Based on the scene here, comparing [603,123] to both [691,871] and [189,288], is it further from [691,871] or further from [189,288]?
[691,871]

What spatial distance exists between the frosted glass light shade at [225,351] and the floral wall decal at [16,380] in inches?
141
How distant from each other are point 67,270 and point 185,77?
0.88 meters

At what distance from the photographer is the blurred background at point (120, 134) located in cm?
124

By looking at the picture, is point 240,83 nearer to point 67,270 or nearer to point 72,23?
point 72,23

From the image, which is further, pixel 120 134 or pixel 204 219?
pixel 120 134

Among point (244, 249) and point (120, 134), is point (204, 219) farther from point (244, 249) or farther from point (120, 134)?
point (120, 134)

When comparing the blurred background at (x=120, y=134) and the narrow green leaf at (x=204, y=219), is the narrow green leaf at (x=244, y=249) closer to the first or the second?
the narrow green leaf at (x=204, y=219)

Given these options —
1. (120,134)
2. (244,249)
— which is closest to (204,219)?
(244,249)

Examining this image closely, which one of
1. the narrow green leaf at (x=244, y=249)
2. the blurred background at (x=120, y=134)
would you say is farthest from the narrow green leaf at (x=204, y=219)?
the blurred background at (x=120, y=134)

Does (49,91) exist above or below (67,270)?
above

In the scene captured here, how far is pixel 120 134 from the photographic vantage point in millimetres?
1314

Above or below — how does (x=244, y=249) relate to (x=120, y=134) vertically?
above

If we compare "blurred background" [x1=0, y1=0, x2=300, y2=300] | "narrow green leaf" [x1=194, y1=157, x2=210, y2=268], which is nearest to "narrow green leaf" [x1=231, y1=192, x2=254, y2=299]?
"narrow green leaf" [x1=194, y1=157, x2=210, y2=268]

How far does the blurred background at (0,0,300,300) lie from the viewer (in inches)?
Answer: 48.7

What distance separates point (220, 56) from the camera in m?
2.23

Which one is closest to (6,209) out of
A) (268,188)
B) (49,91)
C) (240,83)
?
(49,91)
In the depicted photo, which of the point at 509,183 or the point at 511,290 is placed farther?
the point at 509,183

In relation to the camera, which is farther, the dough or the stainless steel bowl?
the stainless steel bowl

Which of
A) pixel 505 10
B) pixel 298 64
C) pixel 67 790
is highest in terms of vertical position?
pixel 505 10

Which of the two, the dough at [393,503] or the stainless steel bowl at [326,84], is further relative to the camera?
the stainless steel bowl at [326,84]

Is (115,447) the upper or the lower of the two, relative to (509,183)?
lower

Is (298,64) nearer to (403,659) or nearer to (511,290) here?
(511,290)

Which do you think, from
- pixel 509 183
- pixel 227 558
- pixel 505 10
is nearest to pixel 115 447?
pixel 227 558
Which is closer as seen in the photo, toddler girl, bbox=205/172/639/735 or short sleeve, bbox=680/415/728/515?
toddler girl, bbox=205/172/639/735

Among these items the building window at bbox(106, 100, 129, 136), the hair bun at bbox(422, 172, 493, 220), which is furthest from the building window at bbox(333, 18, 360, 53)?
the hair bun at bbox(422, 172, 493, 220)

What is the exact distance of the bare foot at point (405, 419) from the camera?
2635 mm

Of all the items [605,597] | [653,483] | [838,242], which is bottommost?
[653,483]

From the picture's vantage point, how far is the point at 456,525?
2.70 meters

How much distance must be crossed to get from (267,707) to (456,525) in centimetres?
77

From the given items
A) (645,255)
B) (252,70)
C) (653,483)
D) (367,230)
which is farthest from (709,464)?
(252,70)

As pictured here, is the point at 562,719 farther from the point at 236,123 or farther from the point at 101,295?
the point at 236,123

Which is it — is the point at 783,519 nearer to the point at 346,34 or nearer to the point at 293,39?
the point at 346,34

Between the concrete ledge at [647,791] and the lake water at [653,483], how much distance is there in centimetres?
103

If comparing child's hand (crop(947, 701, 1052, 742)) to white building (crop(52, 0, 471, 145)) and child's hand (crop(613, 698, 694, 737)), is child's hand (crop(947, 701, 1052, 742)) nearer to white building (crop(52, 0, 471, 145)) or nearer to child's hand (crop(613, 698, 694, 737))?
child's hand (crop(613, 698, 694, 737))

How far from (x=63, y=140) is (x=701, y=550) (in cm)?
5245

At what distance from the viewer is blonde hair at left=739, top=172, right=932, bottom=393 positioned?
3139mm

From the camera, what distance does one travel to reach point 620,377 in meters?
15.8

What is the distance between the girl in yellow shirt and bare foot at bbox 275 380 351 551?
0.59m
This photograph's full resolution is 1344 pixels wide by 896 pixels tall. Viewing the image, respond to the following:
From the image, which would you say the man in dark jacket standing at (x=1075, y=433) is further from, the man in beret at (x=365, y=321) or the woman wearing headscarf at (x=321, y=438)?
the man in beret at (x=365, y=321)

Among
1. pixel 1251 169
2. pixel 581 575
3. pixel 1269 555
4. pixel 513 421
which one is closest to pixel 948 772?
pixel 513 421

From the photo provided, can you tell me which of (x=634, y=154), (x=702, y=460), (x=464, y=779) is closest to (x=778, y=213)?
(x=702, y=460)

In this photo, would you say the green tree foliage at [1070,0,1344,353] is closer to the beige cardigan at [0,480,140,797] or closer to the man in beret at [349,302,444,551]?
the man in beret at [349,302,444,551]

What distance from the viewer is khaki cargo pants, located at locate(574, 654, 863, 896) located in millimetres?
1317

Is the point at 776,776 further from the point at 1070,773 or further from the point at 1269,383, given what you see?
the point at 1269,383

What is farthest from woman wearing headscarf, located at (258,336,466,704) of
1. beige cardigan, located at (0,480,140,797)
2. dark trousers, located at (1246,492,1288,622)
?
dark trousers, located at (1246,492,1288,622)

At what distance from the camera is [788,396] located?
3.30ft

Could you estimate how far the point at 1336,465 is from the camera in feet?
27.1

◆ **OBJECTIVE**
Carry the entries above down here, starting at the line containing "What spatial distance" and ending at the line containing "0.88 meters". Keep every line, and add 41 to each distance in the answers.

◆ **ANSWER TO THE TASK**
What spatial distance exists between the frosted glass light shade at [225,351] and the floral wall decal at [16,380] in inches?
182
How distant from each other are point 67,270 and point 185,77?
41.88 meters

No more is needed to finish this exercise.